The risk of ovarian cancer is not linked to drinking alcohol even at high levels of consumption.
Ovarian cancer is a very serious disease. It is the fifth most common cause of cancer death in women in the U.S. But if detected early, the five-year survival rate is about 93%.
The most common symptoms of ovarian cancer are
- Pelvic or abdominal pain
- Difficulty eating or feeling full quickly
- Urgent or frequent urination
Other possible signs.
- Painful sexual intercourse
- Menstrual irregularities
- Back pain
These can also be symptoms of many other diseases. That’s why it’s important to check with a doctor. Don’t try to diagnose yourself. Early detection of ovary cancer is very important for recovery.

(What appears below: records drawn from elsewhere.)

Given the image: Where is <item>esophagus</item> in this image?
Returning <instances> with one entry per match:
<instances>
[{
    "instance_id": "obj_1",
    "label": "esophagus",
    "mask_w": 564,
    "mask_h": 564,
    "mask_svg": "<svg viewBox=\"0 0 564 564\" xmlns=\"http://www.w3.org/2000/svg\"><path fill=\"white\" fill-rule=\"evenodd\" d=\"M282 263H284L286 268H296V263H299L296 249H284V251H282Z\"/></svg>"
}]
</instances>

This study analyzed evidence about the possible effect of drinking on risk of ovarian cancer.
Data from 13 studies were included in the analysis. Information came from 1,996,841 individuals. They were studied over varying lengths of time. It ranged from several years to decades. A total 5,857 cases of ovarian cancer occurred during the observational periods.
The researchers found that ‘alcohol consumption had little to no effect on ovarian cancer incidence when compared to non-drinkers.’ This included low, moderate and high consumption levels.
This is consistent with other research. Leading cancer groups around the world have concluded drinking is not associated with ovarian cancer. They include
- National Cancer Institute (US)
- Cancer Research (UK)
- U.S. Centers for Disease Control and Prevention
- American Society of Clinical Oncology
Source: Yan Hong, H., et al. Association between alcohol consumption and the risk of ovarian cancer: a meta-analysis of prospective observational studies. BMC Pub Health, 2015, 15:223. doi:10.1186/s12889-015-1355-
- Alcohol and Health
- What are the Risk Factors for Ovarian Cancer?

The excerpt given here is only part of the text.